In the FBA lineage, that “mountain” is more than geological — it’s the weight of white supremacy, war, and cultural confinement. The “edge of my hand” becomes both guitar pick and weapon, symbolizing the transformation of labor into art, the same way enslaved Africans turned work songs into spirituals.
Hendrix goes on to sing in the song:
“Cause I’m a voodoo child, Lord knows I’m a voodoo child.”
Here, Hendrix makes his declaration of identity. To many, “voodoo” meant superstition or fear; to the FBA ear, it’s a word reclaimed. It references the ancestral technology of survival — African spiritual systems that endured in Louisiana, Haiti, and the Gullah coast. Hendrix aligns himself with that lineage. He is not a “child” of the Western world, but of the voodoo, of the hidden knowledge passed down through sound and spirit. This refrain also carries blues structure — a repeated line, invoking trance. He chants it, not sings it, calling forth power the way a conjure man would repeat a spell.
Next Hendrix sings:
“I didn't mean to take up all your sweet time/I'll give it right back to ya one of this days”

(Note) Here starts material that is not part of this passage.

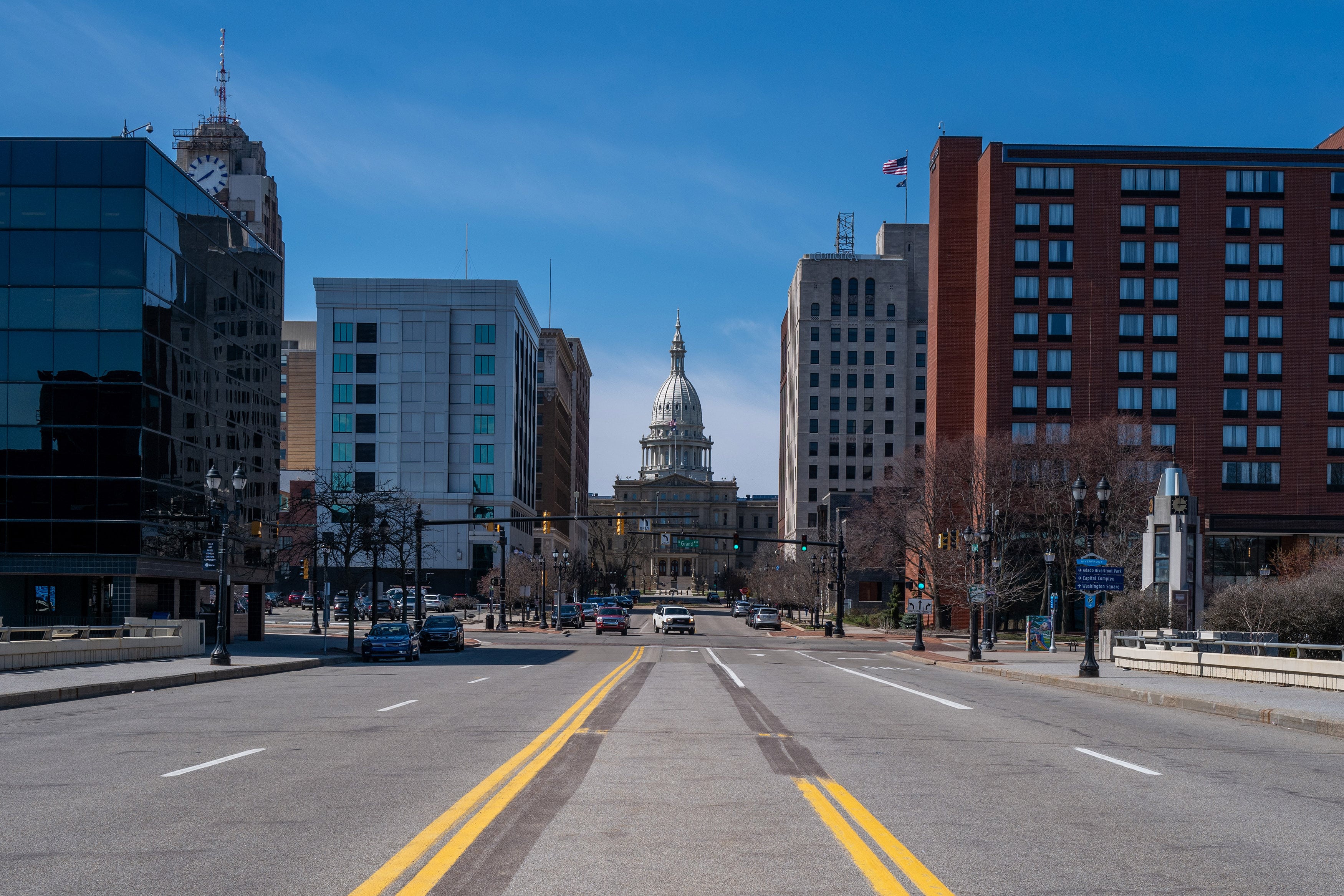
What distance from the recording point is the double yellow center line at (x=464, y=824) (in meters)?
7.04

At first this sounds like classic blues apology, the lover’s farewell — but underneath is a coded spiritual duality. Time here is not just romantic; it’s cosmic. Hendrix is talking to humanity, to his audience, to his generation. He’s aware of his brief existence (“one of these days”), foreshadowing his early death at 27. This line reads like a promise of resurrection — a prophecy that his spirit and sound will return, echoing through every amp that distorts in his wake.
In the blues tradition, death is never final; it’s a doorway. The root of the word voodoo (from the Fon vodu) literally means spirit. Hendrix knew he was channeling something that could not die.

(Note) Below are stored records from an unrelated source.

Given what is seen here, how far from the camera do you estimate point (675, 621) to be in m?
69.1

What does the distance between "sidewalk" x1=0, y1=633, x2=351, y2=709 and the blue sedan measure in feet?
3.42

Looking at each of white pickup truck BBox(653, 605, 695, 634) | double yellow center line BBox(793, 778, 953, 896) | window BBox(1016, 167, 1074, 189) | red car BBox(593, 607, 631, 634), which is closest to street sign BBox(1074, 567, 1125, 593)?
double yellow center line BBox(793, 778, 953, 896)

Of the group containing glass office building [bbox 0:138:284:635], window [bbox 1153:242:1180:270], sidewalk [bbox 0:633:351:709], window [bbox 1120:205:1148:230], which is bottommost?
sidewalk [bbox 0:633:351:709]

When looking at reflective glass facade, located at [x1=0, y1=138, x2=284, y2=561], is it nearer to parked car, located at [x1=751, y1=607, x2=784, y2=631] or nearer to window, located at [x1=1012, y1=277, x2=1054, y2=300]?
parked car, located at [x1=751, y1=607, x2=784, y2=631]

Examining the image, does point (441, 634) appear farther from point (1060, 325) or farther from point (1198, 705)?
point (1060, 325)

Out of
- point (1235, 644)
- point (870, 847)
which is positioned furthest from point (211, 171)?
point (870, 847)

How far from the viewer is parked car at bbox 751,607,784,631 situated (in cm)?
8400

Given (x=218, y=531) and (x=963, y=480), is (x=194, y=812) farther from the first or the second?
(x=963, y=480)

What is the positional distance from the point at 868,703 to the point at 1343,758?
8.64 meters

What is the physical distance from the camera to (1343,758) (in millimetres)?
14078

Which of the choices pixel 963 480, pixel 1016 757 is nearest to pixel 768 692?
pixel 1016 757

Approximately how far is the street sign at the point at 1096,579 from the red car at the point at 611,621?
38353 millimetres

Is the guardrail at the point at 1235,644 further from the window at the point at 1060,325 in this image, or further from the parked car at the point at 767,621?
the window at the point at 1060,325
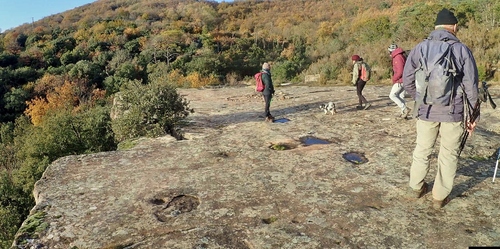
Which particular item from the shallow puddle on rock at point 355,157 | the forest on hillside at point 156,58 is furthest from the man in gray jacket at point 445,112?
the forest on hillside at point 156,58

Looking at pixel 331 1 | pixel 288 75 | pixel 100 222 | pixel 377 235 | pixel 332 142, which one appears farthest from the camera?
pixel 331 1

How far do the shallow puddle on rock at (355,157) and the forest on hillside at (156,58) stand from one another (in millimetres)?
3898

In the last main verse Hendrix sings:
“If I don’t meet you no more in this world / Then I’ll meet you in the next one, and don’t be late.”
This is the heart of the song’s gospel. Hendrix fuses the reincarnation ideas of African cosmology with the eschatology of Black church spirituality. “The next world” is both afterlife and after-legacy — the next generation of Black musicians who will carry his torch. The line’s tone is casual, but the message is profound: Hendrix is saying he will transcend time and form, his sound eternal. For FBA culture, that’s the same faith that animated spirituals — a certainty that freedom, if not found on this earth, awaits in another realm. Musically, this moment mirrors that transcendence: he punctuates the lyric with soaring bends, sliding between notes like a spirit leaving the body.
“Voodoo Child (Slight Return)” is not simply a psychedelic blues-rock anthem; it’s a declaration of Black divinity. Hendrix turns the electric guitar into a mojo hand, blurring the line between art and ritual. His playing doesn’t just entertain — it sanctifies. The song, from an FBA perspective, is a moment where Black sound rewrites American mythology, placing the Black musician as prophet and creator, not imitator.
For Foundational Black Americans, Hendrix’s Voodoo Child (Slight Return) stands as both spell and scripture — the moment when the blues was resurrected through voltage and vision. It taught the world that our music is not bound by genre or geography; it’s living spirit. And like Hendrix promised, if we don’t meet him in this world, we’ll meet him in the next — every time that first wah-wah cry pierces the air. Every guitarist who picks up a Stratocaster since has, in some way, answered that call.